* [Opdracht]:
Ga na of de volgende beweringen kloppen met de tekst over de boete voor de beveiligingsorganisatie. Antwoord per bewering met ja of nee en citeer letterlijk de woorden uit de tekst die de doorslag geven.
1. De rechtbank heeft de boete vastgesteld op € 8.000,-.
2. Eiser had vijf werknemers laten werken zonder politietoestemming.
3. Volgens de rechtbank moest de boete nog verder gematigd worden.

* [Tekst]:
--------

ECLI:NL:RBDHA:2022:5800

Rechtbank Den Haag

Datum uitspraak
30 mei 2022
Publicatiedatum
16 juni 2022
Zaaknummer
SGR 21/5903
Instantie
Rechtbank Den Haag
Type
Uitspraak
Rechtsgebied
Bestuursrecht
Procedures
  • Eerste aanleg - enkelvoudig
Rechters
Vindplaatsen
  • Rechtspraak.nl
AI samenvatting door LexboostAutomatisch gegenereerd

Beroep tegen boete wegens overtreding van de Wet particuliere beveiligingsorganisaties en recherchebureaus

In deze zaak heeft de rechtbank Den Haag op 30 mei 2022 uitspraak gedaan in een beroep tegen een boete die was opgelegd aan een particuliere beveiligingsorganisatie wegens overtredingen van de Wet particuliere beveiligingsorganisaties en recherchebureaus (Wpbr). De eiser, die als eenmanszaak een particuliere beveiligingsorganisatie exploiteert, kreeg een boete van € 10.000,- opgelegd omdat hij drie werknemers had laten werken zonder de benodigde politietoestemming. De rechtbank heeft het beroep gegrond verklaard en het bestreden besluit vernietigd voor zover het de hoogte van de boete betreft. De rechtbank heeft de boete vastgesteld op € 8.000,-.

De rechtbank heeft vastgesteld dat de eiser niet voldoende had aangetoond dat hij geen overtredingen had begaan. Eiser voerde aan dat hij niet op de hoogte was van de noodzaak van politietoestemming voor de werknemers, maar de rechtbank oordeelde dat het aan eiser was om op de hoogte te zijn van de wet- en regelgeving. De rechtbank oordeelde ook dat de boete niet verder gematigd kon worden, omdat eiser niet had aangetoond dat de boete disproportionele financiële gevolgen had.

--------

* [Gegevens]:
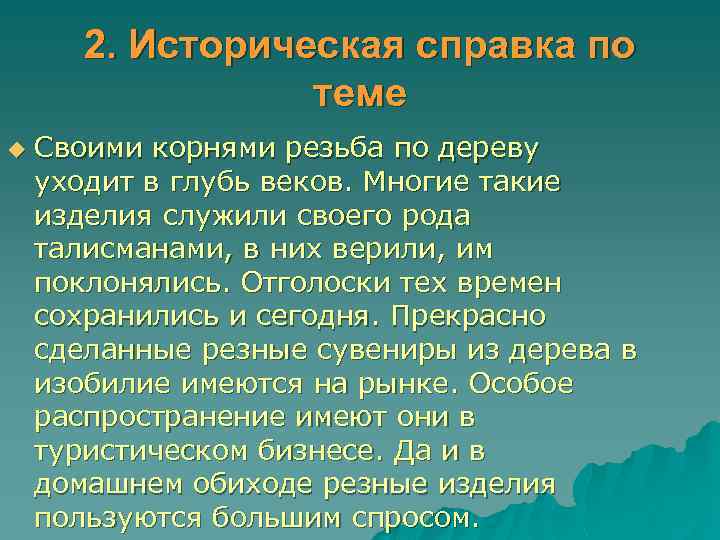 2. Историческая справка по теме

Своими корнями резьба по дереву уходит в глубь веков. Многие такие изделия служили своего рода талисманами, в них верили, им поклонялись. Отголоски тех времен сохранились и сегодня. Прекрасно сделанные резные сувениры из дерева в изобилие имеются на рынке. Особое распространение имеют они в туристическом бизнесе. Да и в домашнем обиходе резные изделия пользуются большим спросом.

--------

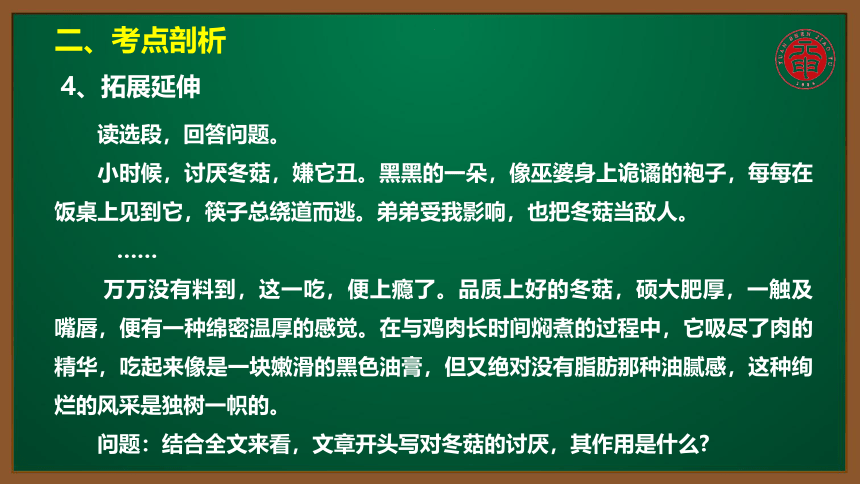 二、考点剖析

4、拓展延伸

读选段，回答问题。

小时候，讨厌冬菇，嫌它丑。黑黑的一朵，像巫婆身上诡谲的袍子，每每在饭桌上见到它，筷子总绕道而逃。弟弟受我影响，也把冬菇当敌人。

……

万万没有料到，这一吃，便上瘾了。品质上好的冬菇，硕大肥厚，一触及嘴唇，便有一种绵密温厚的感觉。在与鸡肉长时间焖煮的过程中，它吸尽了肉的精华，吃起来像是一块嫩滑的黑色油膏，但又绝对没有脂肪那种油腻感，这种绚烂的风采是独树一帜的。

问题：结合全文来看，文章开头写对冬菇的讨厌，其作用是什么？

--------

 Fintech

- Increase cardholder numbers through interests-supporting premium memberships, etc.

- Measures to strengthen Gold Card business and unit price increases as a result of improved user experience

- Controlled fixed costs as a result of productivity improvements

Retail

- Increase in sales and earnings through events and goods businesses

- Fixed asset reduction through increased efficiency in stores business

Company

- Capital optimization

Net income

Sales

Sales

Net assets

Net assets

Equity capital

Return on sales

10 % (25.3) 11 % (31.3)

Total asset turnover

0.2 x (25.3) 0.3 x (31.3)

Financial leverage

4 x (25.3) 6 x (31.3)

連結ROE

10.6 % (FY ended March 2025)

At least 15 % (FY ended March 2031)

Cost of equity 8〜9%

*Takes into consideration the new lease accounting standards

--------

* [Uitgewerkte opdracht]:
1. Ja: "De rechtbank heeft de boete vastgesteld op € 8.000,-."
2. Nee: "omdat hij drie werknemers had laten werken zonder de benodigde politietoestemming"
3. Nee: "De rechtbank oordeelde ook dat de boete niet verder gematigd kon worden"